P.P.S. Our next Poetry Night will feature storyteller Michael Gallowglas on March 20th. Join us at the Natsoulas Gallery! 

Dear Friends,

Today I taught my last writing class of the quarter at UC Davis. 

Using this prompt, I asked my juniors and seniors to reflect upon their writing plans moving forward: 1) How will writing function for you after UC Davis, whether on the job or in graduate school? 2) How might you additionally use writing to reflect upon or plan for other goals, whether they be creative, professional, contemplative?

While I don’t subscribe to the idea that shutting down the Department of Education would solve our educational challenges, I do worry about the diminishing appreciation for writing and literature—especially poetry—among some students.
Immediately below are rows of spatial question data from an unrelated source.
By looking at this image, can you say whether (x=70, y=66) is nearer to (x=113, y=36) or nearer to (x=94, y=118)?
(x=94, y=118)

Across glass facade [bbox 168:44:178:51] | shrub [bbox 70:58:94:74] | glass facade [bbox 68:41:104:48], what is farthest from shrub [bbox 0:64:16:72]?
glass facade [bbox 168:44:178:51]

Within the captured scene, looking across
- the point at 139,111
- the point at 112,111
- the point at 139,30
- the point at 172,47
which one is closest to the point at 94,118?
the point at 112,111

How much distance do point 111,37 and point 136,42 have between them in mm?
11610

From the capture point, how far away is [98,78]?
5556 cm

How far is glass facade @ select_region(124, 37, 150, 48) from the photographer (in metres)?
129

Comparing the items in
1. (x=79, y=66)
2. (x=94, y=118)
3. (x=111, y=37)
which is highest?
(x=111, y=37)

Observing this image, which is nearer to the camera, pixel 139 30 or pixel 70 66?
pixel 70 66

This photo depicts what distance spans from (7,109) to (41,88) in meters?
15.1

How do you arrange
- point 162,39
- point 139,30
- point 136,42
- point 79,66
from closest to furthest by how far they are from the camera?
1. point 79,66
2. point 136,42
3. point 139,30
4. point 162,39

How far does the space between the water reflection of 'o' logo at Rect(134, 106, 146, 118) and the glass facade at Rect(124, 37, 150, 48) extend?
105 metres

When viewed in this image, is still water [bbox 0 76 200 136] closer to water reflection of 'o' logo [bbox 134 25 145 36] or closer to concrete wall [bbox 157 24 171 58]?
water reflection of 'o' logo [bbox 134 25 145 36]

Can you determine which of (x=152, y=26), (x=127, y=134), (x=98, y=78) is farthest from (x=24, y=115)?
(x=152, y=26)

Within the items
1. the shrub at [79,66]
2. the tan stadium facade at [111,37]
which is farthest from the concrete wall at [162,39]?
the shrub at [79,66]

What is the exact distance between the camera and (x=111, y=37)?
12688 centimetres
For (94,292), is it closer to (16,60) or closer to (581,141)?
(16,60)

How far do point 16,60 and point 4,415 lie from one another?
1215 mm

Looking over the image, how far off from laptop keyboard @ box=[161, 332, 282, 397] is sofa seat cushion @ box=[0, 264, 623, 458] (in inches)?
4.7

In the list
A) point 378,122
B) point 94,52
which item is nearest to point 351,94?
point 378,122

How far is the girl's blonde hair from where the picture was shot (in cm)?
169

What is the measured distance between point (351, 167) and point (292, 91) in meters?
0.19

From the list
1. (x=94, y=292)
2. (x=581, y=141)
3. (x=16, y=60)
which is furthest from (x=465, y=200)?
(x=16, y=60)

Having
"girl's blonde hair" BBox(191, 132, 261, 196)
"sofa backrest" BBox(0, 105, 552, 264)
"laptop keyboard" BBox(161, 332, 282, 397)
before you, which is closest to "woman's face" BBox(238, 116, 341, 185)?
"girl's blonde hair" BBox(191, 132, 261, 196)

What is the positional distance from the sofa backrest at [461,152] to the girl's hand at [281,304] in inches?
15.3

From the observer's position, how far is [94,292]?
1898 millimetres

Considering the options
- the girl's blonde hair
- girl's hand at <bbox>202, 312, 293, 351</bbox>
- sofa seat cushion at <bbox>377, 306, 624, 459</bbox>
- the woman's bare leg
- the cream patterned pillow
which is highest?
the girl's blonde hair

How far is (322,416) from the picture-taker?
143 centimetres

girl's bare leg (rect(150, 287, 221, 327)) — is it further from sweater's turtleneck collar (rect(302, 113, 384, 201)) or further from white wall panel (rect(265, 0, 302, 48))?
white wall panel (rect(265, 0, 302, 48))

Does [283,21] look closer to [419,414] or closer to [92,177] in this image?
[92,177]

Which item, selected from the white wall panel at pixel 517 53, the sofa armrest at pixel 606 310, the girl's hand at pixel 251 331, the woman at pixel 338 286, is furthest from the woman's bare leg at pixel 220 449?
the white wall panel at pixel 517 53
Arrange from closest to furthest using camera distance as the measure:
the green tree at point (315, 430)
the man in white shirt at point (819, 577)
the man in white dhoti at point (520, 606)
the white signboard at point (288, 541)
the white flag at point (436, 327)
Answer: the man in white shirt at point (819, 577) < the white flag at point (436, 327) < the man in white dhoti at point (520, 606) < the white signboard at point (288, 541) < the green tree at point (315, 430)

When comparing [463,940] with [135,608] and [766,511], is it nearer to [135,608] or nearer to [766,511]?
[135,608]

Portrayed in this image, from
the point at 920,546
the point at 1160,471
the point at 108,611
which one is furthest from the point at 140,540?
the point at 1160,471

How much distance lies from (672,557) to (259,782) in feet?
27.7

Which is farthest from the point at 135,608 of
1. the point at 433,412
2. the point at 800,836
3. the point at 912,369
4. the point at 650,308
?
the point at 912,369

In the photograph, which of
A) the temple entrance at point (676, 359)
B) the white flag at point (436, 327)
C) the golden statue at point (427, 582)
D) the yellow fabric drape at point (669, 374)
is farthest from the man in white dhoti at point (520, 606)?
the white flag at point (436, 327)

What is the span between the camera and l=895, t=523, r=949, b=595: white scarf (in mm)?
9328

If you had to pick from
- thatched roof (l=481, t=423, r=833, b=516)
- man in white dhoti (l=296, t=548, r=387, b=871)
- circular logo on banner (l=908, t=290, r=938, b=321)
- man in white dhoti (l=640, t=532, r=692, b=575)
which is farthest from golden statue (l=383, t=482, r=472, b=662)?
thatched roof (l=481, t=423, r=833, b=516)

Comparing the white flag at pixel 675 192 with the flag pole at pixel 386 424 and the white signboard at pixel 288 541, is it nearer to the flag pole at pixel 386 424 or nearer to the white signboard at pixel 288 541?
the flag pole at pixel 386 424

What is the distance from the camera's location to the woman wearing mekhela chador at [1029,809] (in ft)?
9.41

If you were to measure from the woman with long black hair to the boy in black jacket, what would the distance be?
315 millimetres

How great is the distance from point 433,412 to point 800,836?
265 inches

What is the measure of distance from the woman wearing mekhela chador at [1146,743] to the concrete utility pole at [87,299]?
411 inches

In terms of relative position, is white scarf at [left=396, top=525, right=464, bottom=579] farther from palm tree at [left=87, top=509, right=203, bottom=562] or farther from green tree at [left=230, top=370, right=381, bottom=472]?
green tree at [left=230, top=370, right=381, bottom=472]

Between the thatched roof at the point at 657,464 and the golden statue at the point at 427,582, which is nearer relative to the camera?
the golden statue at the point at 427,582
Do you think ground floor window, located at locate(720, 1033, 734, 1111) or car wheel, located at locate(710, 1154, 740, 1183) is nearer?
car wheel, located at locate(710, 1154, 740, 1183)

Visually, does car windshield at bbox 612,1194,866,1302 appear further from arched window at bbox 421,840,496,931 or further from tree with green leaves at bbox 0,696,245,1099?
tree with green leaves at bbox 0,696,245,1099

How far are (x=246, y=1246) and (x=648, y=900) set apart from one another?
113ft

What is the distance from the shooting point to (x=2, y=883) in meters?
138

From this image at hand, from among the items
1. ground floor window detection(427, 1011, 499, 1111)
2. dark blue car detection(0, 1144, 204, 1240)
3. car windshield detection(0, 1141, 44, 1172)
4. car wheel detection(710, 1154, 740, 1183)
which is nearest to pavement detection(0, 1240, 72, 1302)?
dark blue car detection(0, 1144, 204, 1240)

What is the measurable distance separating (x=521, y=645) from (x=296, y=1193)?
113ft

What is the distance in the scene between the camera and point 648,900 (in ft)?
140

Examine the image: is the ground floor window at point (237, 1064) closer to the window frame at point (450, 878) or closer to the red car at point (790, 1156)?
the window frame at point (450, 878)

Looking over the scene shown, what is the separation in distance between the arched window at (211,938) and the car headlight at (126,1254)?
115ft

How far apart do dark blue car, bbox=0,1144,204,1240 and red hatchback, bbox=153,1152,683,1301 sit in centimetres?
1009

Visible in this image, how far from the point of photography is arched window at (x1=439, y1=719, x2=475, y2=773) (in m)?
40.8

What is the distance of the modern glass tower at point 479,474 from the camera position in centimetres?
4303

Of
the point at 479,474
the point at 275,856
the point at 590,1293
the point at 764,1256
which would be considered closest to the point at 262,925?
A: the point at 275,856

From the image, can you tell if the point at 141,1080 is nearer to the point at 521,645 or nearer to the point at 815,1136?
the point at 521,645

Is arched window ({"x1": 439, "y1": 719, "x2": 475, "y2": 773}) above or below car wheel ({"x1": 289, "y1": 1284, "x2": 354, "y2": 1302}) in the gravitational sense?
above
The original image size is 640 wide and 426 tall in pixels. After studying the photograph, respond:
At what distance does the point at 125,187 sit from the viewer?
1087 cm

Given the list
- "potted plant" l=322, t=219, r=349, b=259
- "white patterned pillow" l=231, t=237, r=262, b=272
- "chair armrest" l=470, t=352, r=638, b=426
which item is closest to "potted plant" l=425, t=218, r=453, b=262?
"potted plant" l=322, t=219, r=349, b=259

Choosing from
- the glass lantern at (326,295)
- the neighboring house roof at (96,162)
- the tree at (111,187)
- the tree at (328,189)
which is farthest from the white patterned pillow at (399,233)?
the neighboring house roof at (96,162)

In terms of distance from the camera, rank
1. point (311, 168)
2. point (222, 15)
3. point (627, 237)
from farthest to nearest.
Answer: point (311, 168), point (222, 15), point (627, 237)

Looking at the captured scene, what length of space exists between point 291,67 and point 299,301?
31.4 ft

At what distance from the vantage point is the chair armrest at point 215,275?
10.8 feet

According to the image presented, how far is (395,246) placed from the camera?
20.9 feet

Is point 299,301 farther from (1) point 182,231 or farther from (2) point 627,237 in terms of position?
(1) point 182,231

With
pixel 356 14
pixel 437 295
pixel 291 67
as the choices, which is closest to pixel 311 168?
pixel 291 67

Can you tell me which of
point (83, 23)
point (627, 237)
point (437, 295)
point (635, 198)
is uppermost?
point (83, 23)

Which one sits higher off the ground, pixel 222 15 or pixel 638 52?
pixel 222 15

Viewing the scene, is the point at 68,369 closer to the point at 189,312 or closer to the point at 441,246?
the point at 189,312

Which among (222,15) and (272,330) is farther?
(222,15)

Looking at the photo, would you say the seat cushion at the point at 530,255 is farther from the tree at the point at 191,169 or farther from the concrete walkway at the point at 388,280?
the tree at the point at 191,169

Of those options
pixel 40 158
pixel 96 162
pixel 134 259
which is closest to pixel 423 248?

The act of writing, the consumption of writing, and the act of sharing one’s writing are all sustaining joys of mine.

I’m not alone. I’ve been collecting quotations from notable authors about writing and writing processes, and as you will see from the following list, many established writers also focus on the joy of writing.

“I write because writing is fun.” (Dorianne Laux)

“I love writing. I love the swirl and swing of words as they tangle with human emotions.” (James A. Michener)

“Writing is a fine thing, because it combines the two pleasures of talking to yourself and talking to a crowd.” (Cesare Pavese)

“I never feel more myself than when I’m writing; I never enjoy any day more than a good writing day.” (Anthony Minghella)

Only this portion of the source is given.